> **DOCUMENT SEGMENT**
□ □ □ □ □

Background: MicroRNAs (miRNAs) are small non-coding RNAs involved in post-transcriptional gene regulation. miRNAs are taken in by intracellular exosomes, secreted into circulation, and taken up by other cells, where they regulate cellular functions. We hypothesized that muscle-enriched miRNAs existing in circulation mediate beneficial metabolic responses induced by exercise. To test this hypothesis, we measured changes in muscle-enriched circulating miRNAs (c-miRNAs) in response to acute and chronic aerobic exercise.
Methods: Eleven healthy young men (age, 21.5 ± 4.5 y; height, 168.6 ± 5.3 cm; and body weight, 62.5 ± 9.0 kg) performed a single bout of steady-state cycling exercise at 70% VO2max for 60 min (acute exercise) and cycling training 3 days per week for 4 weeks (chronic exercise). Blood samples were collected from the antecubital vein before and after acute and chronic exercise. RNA was extracted from serum, and the levels of muscle-enriched miRNAs (miR-1, miR-133a, miR-133b, miR-206, miR-208b, miR-486, and miR-499) were measured.
Results: All of these miRNAs, except for miR-486, were found at too low copy numbers at baseline to be compared. miR-486 was significantly decreased by both acute (P = 0.013) and chronic exercise (P = 0.014). In addition, the change ratio of miR-486 due to acute exercise showed a significant negative correlation with VO2max for each subject (R = 0.58, P = 0.038).
Conclusion: The reduction in circulating miR-486 may be associated with metabolic changes during exercise and adaptation induced by training.
Keywords: exercise; maximum oxygen uptake; metabolism; microRNA; skeletal muscle.

□ □ □ □ □

> **DATA FOR ANALYSIS**
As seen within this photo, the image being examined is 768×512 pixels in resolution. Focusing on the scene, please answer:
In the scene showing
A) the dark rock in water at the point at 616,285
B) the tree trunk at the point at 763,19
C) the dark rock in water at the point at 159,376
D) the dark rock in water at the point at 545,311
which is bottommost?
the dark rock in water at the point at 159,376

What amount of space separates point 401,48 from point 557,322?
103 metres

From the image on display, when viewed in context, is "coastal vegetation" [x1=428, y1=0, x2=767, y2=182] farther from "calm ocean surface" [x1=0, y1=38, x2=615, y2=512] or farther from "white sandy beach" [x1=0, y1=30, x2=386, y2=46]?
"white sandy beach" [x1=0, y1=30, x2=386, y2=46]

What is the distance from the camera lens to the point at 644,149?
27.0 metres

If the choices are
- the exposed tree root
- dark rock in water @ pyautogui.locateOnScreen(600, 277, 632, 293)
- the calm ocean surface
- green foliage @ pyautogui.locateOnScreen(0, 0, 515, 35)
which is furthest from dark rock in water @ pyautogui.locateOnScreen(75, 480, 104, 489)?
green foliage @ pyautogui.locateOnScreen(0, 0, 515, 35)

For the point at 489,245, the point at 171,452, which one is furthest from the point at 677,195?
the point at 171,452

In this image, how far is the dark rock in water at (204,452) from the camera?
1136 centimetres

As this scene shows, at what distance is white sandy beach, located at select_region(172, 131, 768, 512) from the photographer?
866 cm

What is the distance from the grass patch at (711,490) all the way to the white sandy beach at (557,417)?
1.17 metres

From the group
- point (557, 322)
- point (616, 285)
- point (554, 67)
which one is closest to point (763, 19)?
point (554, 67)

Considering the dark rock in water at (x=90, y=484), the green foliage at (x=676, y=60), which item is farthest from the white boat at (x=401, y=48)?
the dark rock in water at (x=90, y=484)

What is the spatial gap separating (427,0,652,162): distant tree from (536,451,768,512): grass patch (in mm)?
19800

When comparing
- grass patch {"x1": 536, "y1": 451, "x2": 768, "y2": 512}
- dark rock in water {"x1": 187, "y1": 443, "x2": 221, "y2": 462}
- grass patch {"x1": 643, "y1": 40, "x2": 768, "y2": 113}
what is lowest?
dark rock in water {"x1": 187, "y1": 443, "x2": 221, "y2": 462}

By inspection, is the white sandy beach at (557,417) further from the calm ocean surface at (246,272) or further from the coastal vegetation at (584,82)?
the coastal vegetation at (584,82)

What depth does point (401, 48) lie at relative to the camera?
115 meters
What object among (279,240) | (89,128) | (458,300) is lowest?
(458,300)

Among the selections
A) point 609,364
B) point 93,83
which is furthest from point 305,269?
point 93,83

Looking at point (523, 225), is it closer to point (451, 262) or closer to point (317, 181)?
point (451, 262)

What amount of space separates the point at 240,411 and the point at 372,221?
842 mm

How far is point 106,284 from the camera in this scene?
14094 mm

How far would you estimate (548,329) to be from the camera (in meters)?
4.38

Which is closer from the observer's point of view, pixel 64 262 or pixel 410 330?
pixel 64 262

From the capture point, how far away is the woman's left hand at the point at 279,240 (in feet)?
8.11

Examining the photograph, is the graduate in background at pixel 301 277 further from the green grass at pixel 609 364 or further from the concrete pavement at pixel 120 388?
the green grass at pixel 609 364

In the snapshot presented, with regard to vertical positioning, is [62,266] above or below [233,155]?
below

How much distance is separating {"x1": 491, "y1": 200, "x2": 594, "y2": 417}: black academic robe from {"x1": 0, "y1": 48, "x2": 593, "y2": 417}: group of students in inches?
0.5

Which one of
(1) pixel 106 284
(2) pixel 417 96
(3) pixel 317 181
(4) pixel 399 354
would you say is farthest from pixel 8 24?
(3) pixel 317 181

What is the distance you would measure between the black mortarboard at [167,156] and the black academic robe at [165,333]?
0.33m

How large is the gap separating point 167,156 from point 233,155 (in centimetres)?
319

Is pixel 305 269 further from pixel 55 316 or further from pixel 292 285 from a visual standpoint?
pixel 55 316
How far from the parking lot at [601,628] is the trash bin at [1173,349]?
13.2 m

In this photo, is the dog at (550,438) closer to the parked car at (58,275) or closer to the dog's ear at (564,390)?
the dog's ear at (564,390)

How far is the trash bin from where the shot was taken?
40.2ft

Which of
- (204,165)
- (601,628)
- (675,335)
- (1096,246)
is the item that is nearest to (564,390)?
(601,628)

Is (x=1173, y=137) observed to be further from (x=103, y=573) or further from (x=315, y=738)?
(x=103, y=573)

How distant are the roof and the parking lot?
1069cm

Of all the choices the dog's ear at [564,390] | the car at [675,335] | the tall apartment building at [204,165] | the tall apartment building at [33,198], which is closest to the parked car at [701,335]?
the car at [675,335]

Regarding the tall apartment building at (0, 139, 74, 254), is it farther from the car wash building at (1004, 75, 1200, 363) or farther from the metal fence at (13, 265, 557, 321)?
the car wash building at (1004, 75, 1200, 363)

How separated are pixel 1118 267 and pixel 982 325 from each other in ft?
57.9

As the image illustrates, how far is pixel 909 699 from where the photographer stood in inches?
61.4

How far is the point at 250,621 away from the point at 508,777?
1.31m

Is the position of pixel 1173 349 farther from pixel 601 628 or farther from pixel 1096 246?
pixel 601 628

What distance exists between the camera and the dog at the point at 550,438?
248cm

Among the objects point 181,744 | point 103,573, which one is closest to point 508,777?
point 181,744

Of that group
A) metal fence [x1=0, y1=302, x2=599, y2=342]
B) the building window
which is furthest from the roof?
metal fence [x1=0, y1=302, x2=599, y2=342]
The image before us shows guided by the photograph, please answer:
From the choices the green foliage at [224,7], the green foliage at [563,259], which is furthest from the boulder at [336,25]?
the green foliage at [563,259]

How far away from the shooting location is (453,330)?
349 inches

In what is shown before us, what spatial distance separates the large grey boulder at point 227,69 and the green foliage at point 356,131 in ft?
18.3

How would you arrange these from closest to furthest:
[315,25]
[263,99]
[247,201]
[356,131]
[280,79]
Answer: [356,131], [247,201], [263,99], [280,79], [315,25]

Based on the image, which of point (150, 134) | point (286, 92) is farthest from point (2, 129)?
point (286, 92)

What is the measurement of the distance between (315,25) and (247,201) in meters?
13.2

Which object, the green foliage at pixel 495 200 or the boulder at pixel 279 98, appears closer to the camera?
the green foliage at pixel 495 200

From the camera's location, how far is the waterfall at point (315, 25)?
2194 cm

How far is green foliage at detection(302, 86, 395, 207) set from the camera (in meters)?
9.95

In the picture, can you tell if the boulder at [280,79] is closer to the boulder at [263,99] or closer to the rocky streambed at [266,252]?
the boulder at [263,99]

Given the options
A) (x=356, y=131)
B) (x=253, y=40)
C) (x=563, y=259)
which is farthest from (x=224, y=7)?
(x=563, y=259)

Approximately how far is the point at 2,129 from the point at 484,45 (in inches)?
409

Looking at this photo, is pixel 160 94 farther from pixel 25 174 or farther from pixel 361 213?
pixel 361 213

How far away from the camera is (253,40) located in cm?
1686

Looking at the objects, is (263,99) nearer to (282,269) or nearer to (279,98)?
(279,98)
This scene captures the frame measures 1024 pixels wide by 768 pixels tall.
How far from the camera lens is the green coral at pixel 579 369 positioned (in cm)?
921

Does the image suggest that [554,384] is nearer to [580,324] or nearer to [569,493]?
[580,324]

□ □ □ □ □

> **WHAT YOU NEED TO DO**
Repeat word for word the part of the abstract on exercise and circulating microRNAs that begins with the words containing "Methods: Eleven healthy" and ends with "P = 0.038).".

> **COMPLETED TASK**
Methods: Eleven healthy young men (age, 21.5 ± 4.5 y; height, 168.6 ± 5.3 cm; and body weight, 62.5 ± 9.0 kg) performed a single bout of steady-state cycling exercise at 70% VO2max for 60 min (acute exercise) and cycling training 3 days per week for 4 weeks (chronic exercise). Blood samples were collected from the antecubital vein before and after acute and chronic exercise. RNA was extracted from serum, and the levels of muscle-enriched miRNAs (miR-1, miR-133a, miR-133b, miR-206, miR-208b, miR-486, and miR-499) were measured.
Results: All of these miRNAs, except for miR-486, were found at too low copy numbers at baseline to be compared. miR-486 was significantly decreased by both acute (P = 0.013) and chronic exercise (P = 0.014). In addition, the change ratio of miR-486 due to acute exercise showed a significant negative correlation with VO2max for each subject (R = 0.58, P = 0.038).